Rewrite the records below, replacing every "green vertical wall light" with "green wall sconce" and leaving everything else unchanged.

-.-.-

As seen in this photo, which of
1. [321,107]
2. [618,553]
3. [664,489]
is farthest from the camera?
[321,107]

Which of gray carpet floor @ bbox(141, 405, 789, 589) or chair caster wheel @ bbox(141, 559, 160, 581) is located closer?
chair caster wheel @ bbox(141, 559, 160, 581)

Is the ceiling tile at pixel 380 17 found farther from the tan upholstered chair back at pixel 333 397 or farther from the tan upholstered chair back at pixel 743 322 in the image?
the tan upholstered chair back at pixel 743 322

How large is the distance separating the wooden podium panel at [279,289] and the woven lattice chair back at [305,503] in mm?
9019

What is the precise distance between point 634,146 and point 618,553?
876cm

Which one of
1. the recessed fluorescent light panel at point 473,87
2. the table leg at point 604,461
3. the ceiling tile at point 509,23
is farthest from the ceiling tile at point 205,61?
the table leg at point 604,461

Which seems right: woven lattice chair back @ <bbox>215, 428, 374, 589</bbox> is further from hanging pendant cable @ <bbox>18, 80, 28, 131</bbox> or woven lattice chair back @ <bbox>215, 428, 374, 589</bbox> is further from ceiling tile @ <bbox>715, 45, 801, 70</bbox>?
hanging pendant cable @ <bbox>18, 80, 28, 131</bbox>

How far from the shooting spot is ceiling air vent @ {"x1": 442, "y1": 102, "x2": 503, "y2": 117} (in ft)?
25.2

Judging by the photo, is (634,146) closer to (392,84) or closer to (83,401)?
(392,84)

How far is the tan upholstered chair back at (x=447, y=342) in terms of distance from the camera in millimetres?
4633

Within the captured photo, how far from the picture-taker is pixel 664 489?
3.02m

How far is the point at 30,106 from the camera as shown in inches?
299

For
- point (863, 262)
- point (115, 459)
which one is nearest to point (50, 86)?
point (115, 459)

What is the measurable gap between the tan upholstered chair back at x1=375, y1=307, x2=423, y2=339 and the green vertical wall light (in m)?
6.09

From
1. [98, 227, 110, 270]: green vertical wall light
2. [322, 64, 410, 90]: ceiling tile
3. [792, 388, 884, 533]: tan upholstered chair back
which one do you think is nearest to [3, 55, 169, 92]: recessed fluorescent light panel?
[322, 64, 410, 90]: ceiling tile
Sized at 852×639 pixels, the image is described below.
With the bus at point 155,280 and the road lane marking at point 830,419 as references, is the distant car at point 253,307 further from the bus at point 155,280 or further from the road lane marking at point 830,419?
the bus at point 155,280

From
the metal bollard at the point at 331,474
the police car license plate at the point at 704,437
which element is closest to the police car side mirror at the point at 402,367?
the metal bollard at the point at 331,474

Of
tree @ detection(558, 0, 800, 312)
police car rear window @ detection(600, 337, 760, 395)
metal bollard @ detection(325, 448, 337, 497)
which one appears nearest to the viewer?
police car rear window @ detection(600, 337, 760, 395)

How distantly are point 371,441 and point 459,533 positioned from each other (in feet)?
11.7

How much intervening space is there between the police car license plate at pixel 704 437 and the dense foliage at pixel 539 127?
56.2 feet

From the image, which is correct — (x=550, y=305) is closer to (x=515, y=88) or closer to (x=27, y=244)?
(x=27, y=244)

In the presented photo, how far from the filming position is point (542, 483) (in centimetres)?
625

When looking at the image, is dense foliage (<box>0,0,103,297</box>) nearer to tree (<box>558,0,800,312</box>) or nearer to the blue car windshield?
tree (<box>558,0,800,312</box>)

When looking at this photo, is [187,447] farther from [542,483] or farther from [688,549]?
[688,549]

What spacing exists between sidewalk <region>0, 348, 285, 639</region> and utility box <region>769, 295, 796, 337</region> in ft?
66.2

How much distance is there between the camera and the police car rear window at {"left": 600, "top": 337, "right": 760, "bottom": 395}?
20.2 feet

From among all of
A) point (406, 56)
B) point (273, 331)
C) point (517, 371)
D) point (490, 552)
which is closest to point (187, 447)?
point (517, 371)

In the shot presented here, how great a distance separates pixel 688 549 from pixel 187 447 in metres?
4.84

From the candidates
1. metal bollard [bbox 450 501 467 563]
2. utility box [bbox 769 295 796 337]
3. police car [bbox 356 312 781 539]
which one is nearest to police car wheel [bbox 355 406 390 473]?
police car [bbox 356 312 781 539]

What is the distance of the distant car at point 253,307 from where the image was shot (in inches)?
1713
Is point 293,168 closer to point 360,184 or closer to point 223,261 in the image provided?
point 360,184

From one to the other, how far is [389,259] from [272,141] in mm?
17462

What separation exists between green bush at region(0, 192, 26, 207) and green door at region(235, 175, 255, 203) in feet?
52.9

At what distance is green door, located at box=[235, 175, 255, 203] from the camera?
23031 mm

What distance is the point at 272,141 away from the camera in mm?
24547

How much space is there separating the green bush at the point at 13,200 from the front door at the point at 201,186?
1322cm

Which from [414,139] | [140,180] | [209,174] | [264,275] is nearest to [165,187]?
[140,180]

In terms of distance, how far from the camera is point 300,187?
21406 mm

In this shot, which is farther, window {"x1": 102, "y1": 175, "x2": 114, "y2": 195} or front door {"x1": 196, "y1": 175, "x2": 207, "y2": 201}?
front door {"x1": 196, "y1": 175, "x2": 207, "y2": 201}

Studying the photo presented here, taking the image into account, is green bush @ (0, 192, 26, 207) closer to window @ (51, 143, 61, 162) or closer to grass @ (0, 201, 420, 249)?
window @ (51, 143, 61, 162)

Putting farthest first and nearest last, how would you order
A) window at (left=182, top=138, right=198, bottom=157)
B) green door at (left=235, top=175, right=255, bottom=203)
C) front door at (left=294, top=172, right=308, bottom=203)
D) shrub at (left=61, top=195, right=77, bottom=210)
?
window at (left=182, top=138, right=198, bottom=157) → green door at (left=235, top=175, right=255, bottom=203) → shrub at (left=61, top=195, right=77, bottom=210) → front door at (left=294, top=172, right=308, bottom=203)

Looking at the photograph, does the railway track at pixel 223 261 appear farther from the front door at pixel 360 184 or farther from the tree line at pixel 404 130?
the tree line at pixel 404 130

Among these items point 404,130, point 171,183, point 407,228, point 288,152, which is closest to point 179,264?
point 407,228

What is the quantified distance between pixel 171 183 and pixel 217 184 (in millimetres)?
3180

-.-.-

*Response for this exercise*
As seen in this photo, which of
1. [321,107]
2. [618,553]
3. [664,489]
is farthest from the camera?
[321,107]

Which of gray carpet floor @ bbox(141, 405, 789, 589) or chair caster wheel @ bbox(141, 559, 160, 581) is located closer?
chair caster wheel @ bbox(141, 559, 160, 581)

Is the ceiling tile at pixel 380 17 found farther from the tan upholstered chair back at pixel 333 397 or farther from the tan upholstered chair back at pixel 743 322 in the image?
the tan upholstered chair back at pixel 743 322

How large is the distance separating the wooden podium panel at [279,289] and the woven lattice chair back at [305,503] in mm?
9019

What is the precise distance between point 634,146 and point 618,553?
876cm

Which one of
1. the recessed fluorescent light panel at point 473,87
2. the table leg at point 604,461
3. the ceiling tile at point 509,23
is farthest from the ceiling tile at point 205,61?
the table leg at point 604,461

Which seems right: woven lattice chair back @ <bbox>215, 428, 374, 589</bbox> is further from hanging pendant cable @ <bbox>18, 80, 28, 131</bbox> or woven lattice chair back @ <bbox>215, 428, 374, 589</bbox> is further from ceiling tile @ <bbox>715, 45, 801, 70</bbox>?
hanging pendant cable @ <bbox>18, 80, 28, 131</bbox>

How far from the shooting spot is ceiling air vent @ {"x1": 442, "y1": 102, "x2": 503, "y2": 117} (in ft)?
25.2

Judging by the photo, is (634,146) closer to (392,84) or closer to (83,401)?
(392,84)

How far is the tan upholstered chair back at (x=447, y=342) in terms of distance from the camera in millimetres?
4633

Within the captured photo, how far from the picture-taker is pixel 664 489?
3.02m

How far is the point at 30,106 from the camera as shown in inches?
299

For
- point (863, 262)
- point (115, 459)
which one is nearest to point (50, 86)?
point (115, 459)

What is the measurable gap between the tan upholstered chair back at x1=375, y1=307, x2=423, y2=339 and the green wall sconce (in m)?
6.09

From
1. [98, 227, 110, 270]: green wall sconce
2. [322, 64, 410, 90]: ceiling tile
3. [792, 388, 884, 533]: tan upholstered chair back
which one do you think is nearest to [3, 55, 169, 92]: recessed fluorescent light panel?
[322, 64, 410, 90]: ceiling tile
Sized at 852×639 pixels, the image is described below.
With the bus at point 155,280 and the road lane marking at point 830,419 as references, is the distant car at point 253,307 further from the bus at point 155,280 or further from the road lane marking at point 830,419?
the bus at point 155,280

From
the metal bollard at the point at 331,474
the police car license plate at the point at 704,437
which element is closest to the police car side mirror at the point at 402,367?
the metal bollard at the point at 331,474

Of
tree @ detection(558, 0, 800, 312)
police car rear window @ detection(600, 337, 760, 395)
metal bollard @ detection(325, 448, 337, 497)
which one appears nearest to the viewer?
police car rear window @ detection(600, 337, 760, 395)

How distantly are point 371,441 and point 459,533 positioned from each other (in feet)?
11.7

How much intervening space is there between the police car license plate at pixel 704 437 and the dense foliage at pixel 539 127?
56.2 feet

From the image, which is correct — (x=550, y=305) is closer to (x=515, y=88) or closer to (x=27, y=244)?
(x=27, y=244)

In the presented photo, how far from the filming position is point (542, 483) (in centimetres)?
625

When looking at the image, is dense foliage (<box>0,0,103,297</box>) nearer to tree (<box>558,0,800,312</box>) or nearer to the blue car windshield?
tree (<box>558,0,800,312</box>)

When looking at this photo, is [187,447] farther from [542,483] or farther from [688,549]?
[688,549]

What spacing exists between sidewalk <region>0, 348, 285, 639</region> and utility box <region>769, 295, 796, 337</region> in ft?
66.2

How much distance is there between the camera and the police car rear window at {"left": 600, "top": 337, "right": 760, "bottom": 395}?
20.2 feet

From among all of
A) point (406, 56)
B) point (273, 331)
C) point (517, 371)
D) point (490, 552)
which is closest to point (187, 447)?
point (517, 371)

In the shot presented here, how great a distance separates pixel 688 549 from pixel 187 447 in metres?
4.84

From the candidates
1. metal bollard [bbox 450 501 467 563]
2. utility box [bbox 769 295 796 337]
3. police car [bbox 356 312 781 539]
which one is nearest to police car wheel [bbox 355 406 390 473]?
police car [bbox 356 312 781 539]

What is the distance of the distant car at point 253,307 from where the image was shot (in inches)?
1713
Is point 293,168 closer to point 360,184 or closer to point 223,261 in the image provided?
point 360,184

From one to the other, how far is [389,259] from [272,141] in mm?
17462

What separation exists between green bush at region(0, 192, 26, 207) and green door at region(235, 175, 255, 203) in feet?
52.9

At what distance is green door, located at box=[235, 175, 255, 203] from the camera?
23031 mm

What distance is the point at 272,141 away from the camera in mm?
24547

How much space is there separating the green bush at the point at 13,200 from the front door at the point at 201,186?
1322cm

Which from [414,139] | [140,180] | [209,174] | [264,275] is nearest to [165,187]?
[140,180]

In terms of distance, how far from the camera is point 300,187?
21406 mm

In this shot, which is farther, window {"x1": 102, "y1": 175, "x2": 114, "y2": 195} or front door {"x1": 196, "y1": 175, "x2": 207, "y2": 201}?
front door {"x1": 196, "y1": 175, "x2": 207, "y2": 201}

Studying the photo presented here, taking the image into account, is green bush @ (0, 192, 26, 207) closer to window @ (51, 143, 61, 162) or closer to grass @ (0, 201, 420, 249)?
window @ (51, 143, 61, 162)

Putting farthest first and nearest last, how would you order
A) window at (left=182, top=138, right=198, bottom=157)
B) green door at (left=235, top=175, right=255, bottom=203)
C) front door at (left=294, top=172, right=308, bottom=203)
D) shrub at (left=61, top=195, right=77, bottom=210)
?
window at (left=182, top=138, right=198, bottom=157) → green door at (left=235, top=175, right=255, bottom=203) → shrub at (left=61, top=195, right=77, bottom=210) → front door at (left=294, top=172, right=308, bottom=203)

Looking at the photograph, does the railway track at pixel 223 261 appear farther from the front door at pixel 360 184 or farther from the tree line at pixel 404 130?
the tree line at pixel 404 130

Among these items point 404,130, point 171,183, point 407,228, point 288,152, which is closest to point 179,264?
point 407,228

What is the quantified distance between pixel 171 183 and pixel 217 184 (in millimetres)?
3180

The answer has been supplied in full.